Candoco’s former Artistic Co-Directors Stine Nilsen and Pedro Machado were appointed as Celeste’s successors in 2007. Having danced with the company for seven and nine years respectively, they brought a natural understanding of the company’s ethos to the role and continued to push the boundaries of the definition of dance with bold and diverse commissions. They commissioned work from leading choreographers Emanuel Gat, Rachid Ouramdane, Wendy Houstoun and Javier de Frutos, restaged Trisha Brown’s seminal Set and Reset to include disabled dancers for the first time, and commissioned the UK’s leading disabled choreographers; Marc Brew and Claire Cunningham for Unlimited – part of the London 2012 Cultural Festival. Under their directorship they took Candoco from the Bird’s Nest in Beijing to the Olympic Stadium in London; performing at the handover ceremonies in 2008 and returning, alongside Coldplay, at the Paralympic Closing in 2012. In 2018, Ben Wright and Candoco founding member Charlotte Darbyshire joined the company as Artistic Co-Directors.

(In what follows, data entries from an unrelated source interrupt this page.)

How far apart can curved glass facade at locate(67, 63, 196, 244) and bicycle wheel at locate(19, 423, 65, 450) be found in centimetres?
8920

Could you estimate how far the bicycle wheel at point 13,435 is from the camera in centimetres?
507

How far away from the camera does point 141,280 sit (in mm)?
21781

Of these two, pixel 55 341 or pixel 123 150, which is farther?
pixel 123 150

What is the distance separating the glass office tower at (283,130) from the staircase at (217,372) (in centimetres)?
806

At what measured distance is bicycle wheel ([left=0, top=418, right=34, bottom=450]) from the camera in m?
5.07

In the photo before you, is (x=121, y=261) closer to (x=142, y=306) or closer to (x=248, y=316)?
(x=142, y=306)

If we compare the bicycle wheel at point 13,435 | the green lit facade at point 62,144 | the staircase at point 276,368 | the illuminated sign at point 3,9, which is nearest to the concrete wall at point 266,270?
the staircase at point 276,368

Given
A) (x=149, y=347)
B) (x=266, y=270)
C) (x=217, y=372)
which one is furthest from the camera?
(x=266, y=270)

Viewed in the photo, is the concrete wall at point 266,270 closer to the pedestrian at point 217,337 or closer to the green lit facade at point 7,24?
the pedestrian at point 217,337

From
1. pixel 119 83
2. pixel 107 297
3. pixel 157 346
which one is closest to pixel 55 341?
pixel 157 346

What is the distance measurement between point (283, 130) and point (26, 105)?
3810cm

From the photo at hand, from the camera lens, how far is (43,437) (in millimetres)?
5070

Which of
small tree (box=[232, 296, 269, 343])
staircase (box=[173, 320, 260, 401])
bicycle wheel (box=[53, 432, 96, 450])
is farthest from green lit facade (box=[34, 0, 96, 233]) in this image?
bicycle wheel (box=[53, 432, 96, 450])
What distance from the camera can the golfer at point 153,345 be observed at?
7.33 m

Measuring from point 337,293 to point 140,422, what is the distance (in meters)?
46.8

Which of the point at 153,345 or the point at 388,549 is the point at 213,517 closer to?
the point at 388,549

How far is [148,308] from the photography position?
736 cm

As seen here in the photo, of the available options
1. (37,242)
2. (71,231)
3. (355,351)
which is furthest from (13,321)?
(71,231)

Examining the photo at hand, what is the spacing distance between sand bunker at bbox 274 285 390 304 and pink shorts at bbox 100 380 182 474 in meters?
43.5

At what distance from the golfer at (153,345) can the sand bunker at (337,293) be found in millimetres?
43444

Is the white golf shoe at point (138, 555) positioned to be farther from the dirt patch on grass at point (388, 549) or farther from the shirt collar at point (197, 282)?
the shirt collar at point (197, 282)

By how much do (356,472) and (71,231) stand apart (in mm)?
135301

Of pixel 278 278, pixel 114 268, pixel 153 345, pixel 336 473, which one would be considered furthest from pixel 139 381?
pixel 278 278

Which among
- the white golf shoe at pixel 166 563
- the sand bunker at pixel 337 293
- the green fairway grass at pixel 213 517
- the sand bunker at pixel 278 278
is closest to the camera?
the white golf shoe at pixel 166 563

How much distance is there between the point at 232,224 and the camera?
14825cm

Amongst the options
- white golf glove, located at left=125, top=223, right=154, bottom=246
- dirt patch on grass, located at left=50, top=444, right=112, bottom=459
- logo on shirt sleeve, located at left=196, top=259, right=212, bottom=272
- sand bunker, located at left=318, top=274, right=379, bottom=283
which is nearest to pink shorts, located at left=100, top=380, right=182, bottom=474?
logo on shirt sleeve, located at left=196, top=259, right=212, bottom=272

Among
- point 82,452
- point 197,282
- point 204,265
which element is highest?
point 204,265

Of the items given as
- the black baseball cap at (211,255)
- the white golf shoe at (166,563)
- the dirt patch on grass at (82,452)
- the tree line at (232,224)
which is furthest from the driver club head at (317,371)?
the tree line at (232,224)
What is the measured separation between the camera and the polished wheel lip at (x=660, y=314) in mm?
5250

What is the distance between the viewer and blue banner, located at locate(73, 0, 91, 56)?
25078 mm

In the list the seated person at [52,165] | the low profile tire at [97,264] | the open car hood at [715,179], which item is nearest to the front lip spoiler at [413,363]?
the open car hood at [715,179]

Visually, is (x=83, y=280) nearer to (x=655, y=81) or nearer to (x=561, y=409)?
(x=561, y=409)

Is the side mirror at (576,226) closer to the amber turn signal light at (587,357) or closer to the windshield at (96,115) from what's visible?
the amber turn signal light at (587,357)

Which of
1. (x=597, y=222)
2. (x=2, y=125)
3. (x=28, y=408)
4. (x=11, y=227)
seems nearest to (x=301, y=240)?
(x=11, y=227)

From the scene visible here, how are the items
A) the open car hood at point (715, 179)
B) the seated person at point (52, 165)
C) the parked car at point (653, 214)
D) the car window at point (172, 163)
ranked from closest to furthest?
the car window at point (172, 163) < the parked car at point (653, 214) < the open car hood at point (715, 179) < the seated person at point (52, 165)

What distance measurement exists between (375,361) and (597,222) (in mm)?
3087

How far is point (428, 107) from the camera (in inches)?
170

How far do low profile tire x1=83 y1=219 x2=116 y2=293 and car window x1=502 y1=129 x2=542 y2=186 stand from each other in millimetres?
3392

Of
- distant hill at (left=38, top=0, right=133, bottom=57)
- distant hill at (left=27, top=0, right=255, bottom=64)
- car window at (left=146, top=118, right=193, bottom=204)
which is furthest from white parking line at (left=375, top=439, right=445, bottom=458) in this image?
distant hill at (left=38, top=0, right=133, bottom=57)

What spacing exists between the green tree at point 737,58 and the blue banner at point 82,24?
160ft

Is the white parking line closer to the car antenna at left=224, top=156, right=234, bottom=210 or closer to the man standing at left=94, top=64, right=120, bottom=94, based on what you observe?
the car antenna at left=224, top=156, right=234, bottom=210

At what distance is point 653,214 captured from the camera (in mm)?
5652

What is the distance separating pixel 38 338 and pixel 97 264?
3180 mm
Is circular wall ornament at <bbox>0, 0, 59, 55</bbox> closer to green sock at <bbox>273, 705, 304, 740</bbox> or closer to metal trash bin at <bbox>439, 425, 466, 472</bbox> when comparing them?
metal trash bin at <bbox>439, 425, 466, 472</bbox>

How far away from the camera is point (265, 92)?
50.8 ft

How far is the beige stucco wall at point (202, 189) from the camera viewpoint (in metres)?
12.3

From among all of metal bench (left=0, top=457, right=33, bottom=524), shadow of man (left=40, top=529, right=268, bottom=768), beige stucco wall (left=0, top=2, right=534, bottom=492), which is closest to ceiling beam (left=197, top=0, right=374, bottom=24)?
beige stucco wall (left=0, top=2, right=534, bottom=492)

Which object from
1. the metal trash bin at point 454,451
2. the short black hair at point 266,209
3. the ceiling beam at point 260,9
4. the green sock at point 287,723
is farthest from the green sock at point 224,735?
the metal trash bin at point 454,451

Candoco’s commitment to learning has always underpinned all of the company’s activities providing participatory and professional development opportunities alongside its live performances to widen participation in dance by disabled people and to showcase the quality and excitement created through difference. Widely acknowledged as the world’s leading exponent of inclusive dance practice, Candoco’s groundbreaking approach to teaching was a precursor to formal programmes including the Candoco Foundation Course in Dance for Disabled Students (2004 – 2007), and the addition of And Who Shall Go to the Ball? by Rafael Bonachela to the GCSE Dance Specification – the first time a work featuring disabled performers was included. Currently we have a partnership with Trinity Laban Conservatoire of Music and Dance that aims to ensure pathways for disabled students to prevocational and vocational training through to professional employment. Candoco’s In Dialogue strand hosts talks and workshops that offer an insight into our creative process and facilitates debate around dance, disability and aesthetics.
Our work is programmed across the globe – having visited over 60 countries since 2002. Our international development programmes present our repertory alongside intensive participatory projects, teacher training, mentoring and debate are having a significant impact, especially in places where disability rights is in its inception. Most recently we’ve led successful projects in Palestine, Vietnam and Armenia.
With a rich heritage of 28 years behind it and it unwavering commitment to quality and professional practice, Candoco Dance Company has led change in thinking about dance, about ability, about who’s allowed ‘in’ and how we interact with and create our worlds. Our coherent programme of performance, advocacy and learning sets standards for inclusive practice, broadens perceptions of art and ability, and provides an excellent platform to campaign for increased access and diversity in the cultural sector and beyond.